**What is needed:**
Please answer from the film passage: which executive producer's support finally got the project made?

**Source passage:**
#####
My son, my son, what have ye done

My Son, My Son, what have ye done
Introduction

My son, my son, what have ye done was directed by Werner Herzog and released in 2010. Conceived and written by Herzog and Herbert Golder in 1995, it was not made until the project found favour with executive producer David Lynch. Herzog’s fascination with unusual mental states was discussed in one of my previous blogs on his Grizzly Man film. My son, my son, what have ye done was inspired by the true story of a talented Californian drama student, Mark Yavorsky, who murdered his mother with an antique sword whilst involved in a production of the Greek matricidal tragedy The Oresteia. Yavorsky was suffering from a psychotic illness at the time of the murder. In the film, Michael Shannon plays the part of the main protagonist Brad in a brilliantly intense performance that expertly captures a descent into psychosis.
#####
**Data segment:**
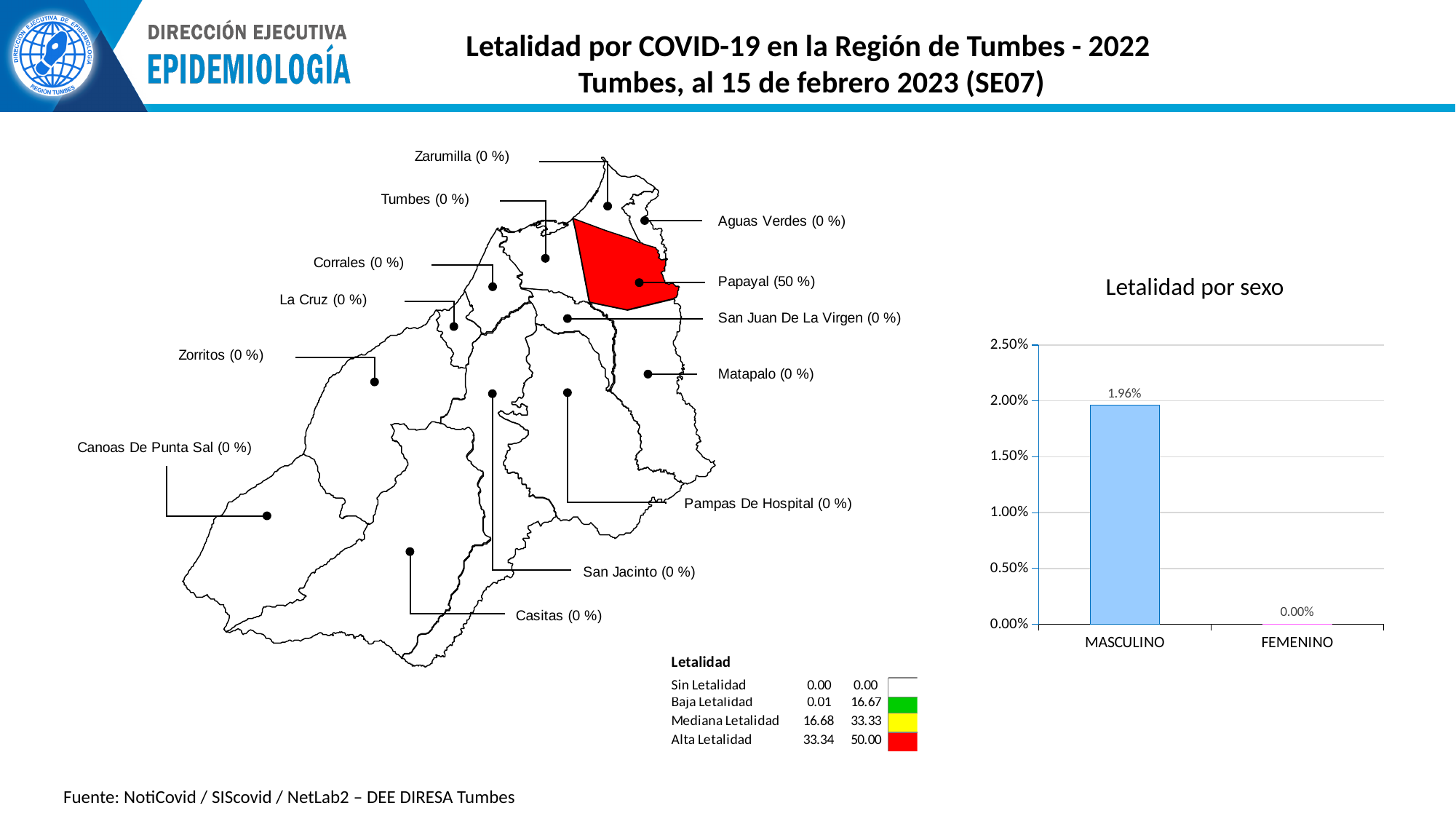
In the 'Letalidad por sexo' chart, what is the highest value shown on the vertical axis? 2.50% What kind of chart is 'Letalidad por sexo'? bar chart In the 'Letalidad por sexo' chart, is the value for MASCULINO greater or less than 1.50%? greater What is the title of the chart on the right side of the slide? Letalidad por sexo In the 'Letalidad por sexo' chart, what is the difference between the MASCULINO and FEMENINO values? 1.96% On the map on the left, what is the lethality value shown for Papayal? 50 % In the 'Letalidad por sexo' chart, is the value for MASCULINO greater or less than 2.00%? less How many categories are shown in the 'Letalidad por sexo' chart? 2 In the 'Letalidad por sexo' chart, what is the value for MASCULINO? 1.96% In the 'Letalidad por sexo' chart, what is the value for FEMENINO? 0.00% In the 'Letalidad por sexo' chart, which category has the lowest value? FEMENINO In the 'Letalidad por sexo' chart, which category has the highest value? MASCULINO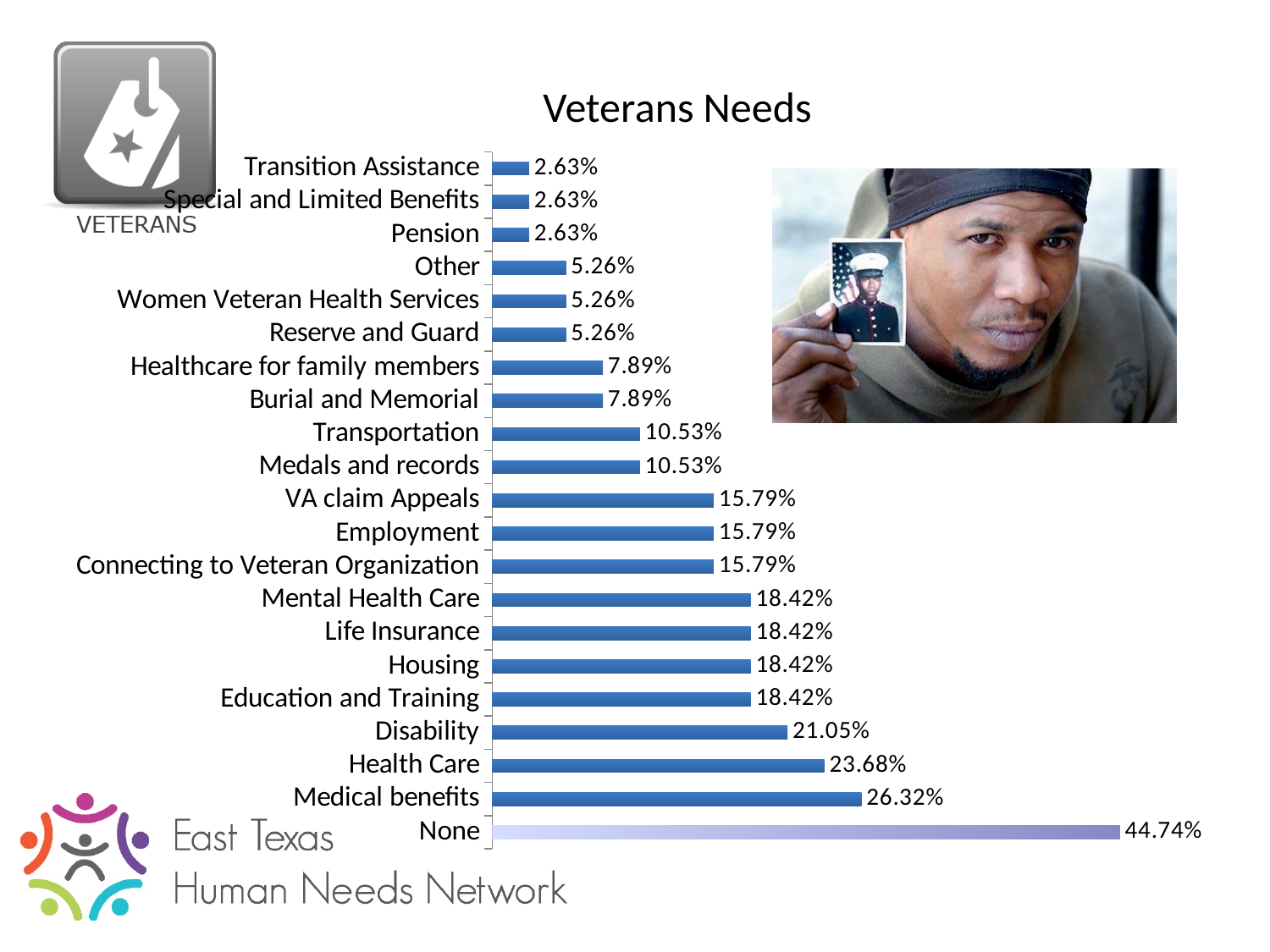
Which category has the highest value? None What is the value for Pension? 2.63% Which is larger, the value for Housing or the value for Employment? Housing How many categories are shown in the chart? 21 Which is larger, the value for Burial and Memorial or the value for Reserve and Guard? Burial and Memorial What is the title of the chart? Veterans Needs What is the value for Disability? 21.05% What is the difference between the values for Health Care and Disability? 2.63% What is the value for Health Care? 23.68% What is the value for Transportation? 10.53% What is the difference between the values for None and Medical benefits? 18.42% What kind of chart is shown on the slide? Bar chart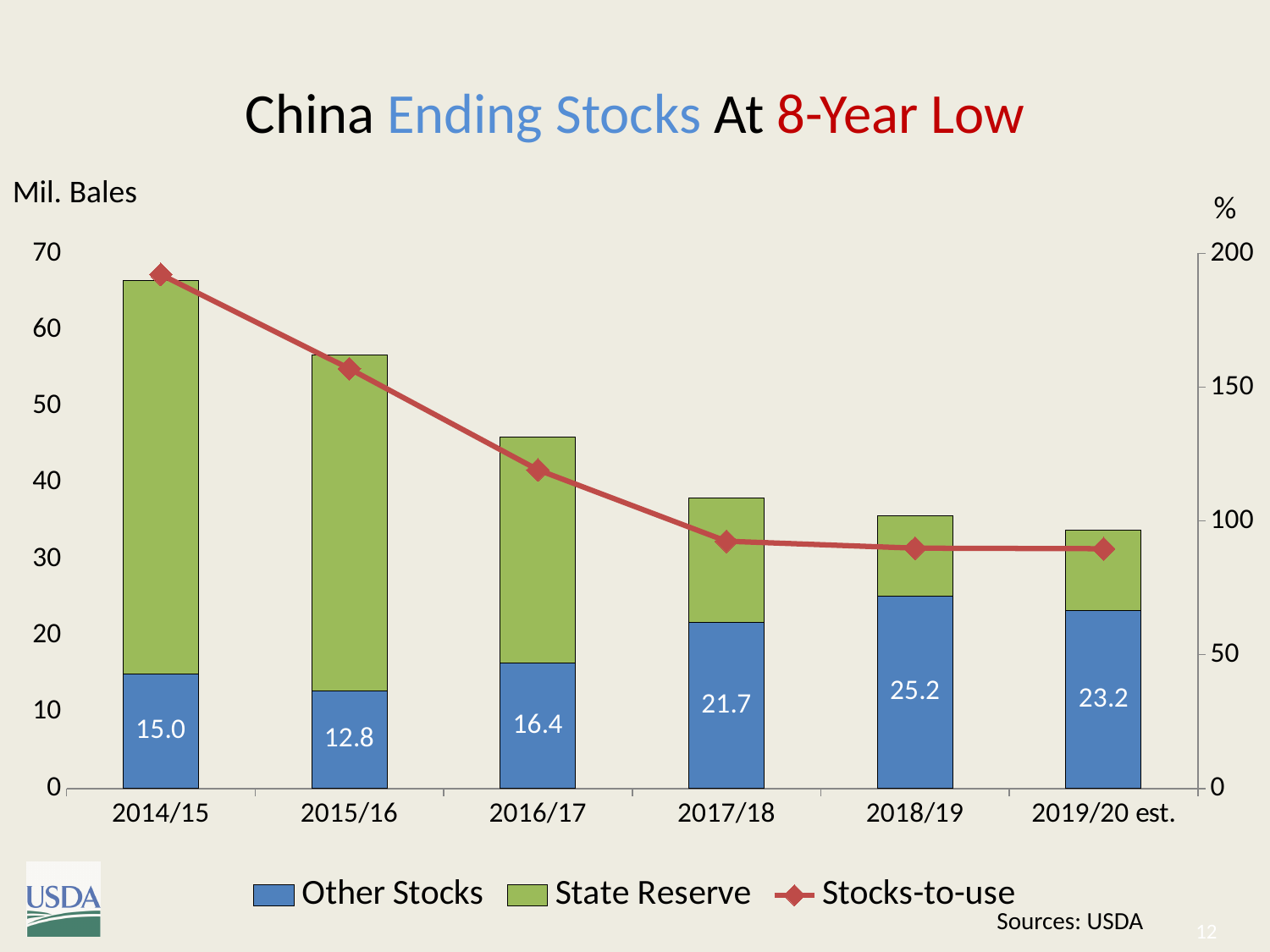
How many series does the legend list? 3 In which year is the Other Stocks value lowest? 2015/16 Which is larger, the Other Stocks value for 2019/20 est. or for 2017/18? 2019/20 est. What is the value of Other Stocks for 2014/15? 15.0 In which year is the Other Stocks value highest? 2018/19 Is the Stocks-to-use value for 2019/20 est. greater or less than 100%? less What is the difference between the Other Stocks values for 2018/19 and 2014/15? 10.2 What is the value of Other Stocks for 2019/20 est.? 23.2 How many years are shown on the x axis? 6 Is the total ending stocks bar for 2014/15 greater or less than 60 million bales? greater What is the value of Other Stocks for 2018/19? 25.2 Does the Stocks-to-use line rise or fall from 2014/15 to 2019/20 est.? fall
#####
**Written solution:**
David Lynch